I've written about a number of chemistry packages in the past and all of the computational chemistry that you can do in a Linux environment. But, what is fundamental to chemistry? Why, the elements, of course. So in this article, I focus on how you can learn more about the elements that make up everything around you with Kalzium. KDE's Kalzium is kind of like a periodic table on steroids. Not only does it have information on each of the elements, it also has extra functionality to do other types of calculations.
Kalzium should be available within the package repositories for most distributions. In Debian-based distributions, you can install it with the command:
sudo apt-get install kalzium
When you start it, you get a simplified view of the classical periodic table.
Figure 1. The default view is of the classical ordering of the elements.
You can change this overall view either by clicking the drop-down menu in the top-left side of the window or via the View→Tables menu item. You can select from five different display formats. Clicking one of the elements pops open a new window with detailed information.
Figure 2. Kalzium provides a large number of details for each element.

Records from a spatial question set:
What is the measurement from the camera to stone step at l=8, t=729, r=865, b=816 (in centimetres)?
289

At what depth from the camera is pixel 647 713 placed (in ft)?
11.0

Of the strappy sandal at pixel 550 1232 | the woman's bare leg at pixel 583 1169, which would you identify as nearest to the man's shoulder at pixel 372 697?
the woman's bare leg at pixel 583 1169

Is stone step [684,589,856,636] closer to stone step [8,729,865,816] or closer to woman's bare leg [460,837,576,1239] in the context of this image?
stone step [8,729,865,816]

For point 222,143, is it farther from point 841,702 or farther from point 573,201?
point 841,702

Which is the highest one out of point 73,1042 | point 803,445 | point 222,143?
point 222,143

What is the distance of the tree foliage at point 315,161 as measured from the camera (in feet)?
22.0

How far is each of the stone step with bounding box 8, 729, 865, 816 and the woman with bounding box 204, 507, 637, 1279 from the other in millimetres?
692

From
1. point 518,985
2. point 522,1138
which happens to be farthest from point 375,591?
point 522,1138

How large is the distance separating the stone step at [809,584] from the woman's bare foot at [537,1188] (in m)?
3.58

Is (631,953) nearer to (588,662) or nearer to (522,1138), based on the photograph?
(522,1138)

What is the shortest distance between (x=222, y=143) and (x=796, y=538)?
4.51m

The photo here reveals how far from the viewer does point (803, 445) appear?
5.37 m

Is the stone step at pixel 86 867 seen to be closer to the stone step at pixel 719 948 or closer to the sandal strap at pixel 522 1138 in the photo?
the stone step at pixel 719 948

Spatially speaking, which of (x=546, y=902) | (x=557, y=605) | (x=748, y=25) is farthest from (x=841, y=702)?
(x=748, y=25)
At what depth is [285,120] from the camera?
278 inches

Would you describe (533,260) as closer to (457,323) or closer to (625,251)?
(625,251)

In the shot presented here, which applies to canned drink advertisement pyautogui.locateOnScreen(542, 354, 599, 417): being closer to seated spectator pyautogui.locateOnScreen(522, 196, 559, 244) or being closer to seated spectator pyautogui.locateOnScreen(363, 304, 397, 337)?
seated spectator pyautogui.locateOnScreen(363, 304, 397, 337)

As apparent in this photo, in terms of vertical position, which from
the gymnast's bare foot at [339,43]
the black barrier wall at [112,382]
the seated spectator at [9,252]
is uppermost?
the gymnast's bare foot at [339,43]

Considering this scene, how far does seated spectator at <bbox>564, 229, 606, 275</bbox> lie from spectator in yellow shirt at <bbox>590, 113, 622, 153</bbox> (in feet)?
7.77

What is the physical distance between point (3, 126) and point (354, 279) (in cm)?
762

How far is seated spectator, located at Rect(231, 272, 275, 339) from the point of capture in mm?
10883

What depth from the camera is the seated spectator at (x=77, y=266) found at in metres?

▶ [TASK REQUIREMENTS]:
[A] Answer these questions from the Kalzium article above:
(i) What command installs Kalzium on Debian-based distributions?
(ii) How many display formats can you choose from?
(iii) What happens when you click one of the elements?
[B] Please render this sentence from the Kalzium article in Spanish: "When you start it, you get a simplified view of the classical periodic table."

▶ [RESULTS OF THE TASKS]:
[A]
(i) sudo apt-get install kalzium
(ii) Five
(iii) A new window opens with detailed information.

[B] Cuando lo inicias, obtienes una vista simplificada de la tabla periódica clásica.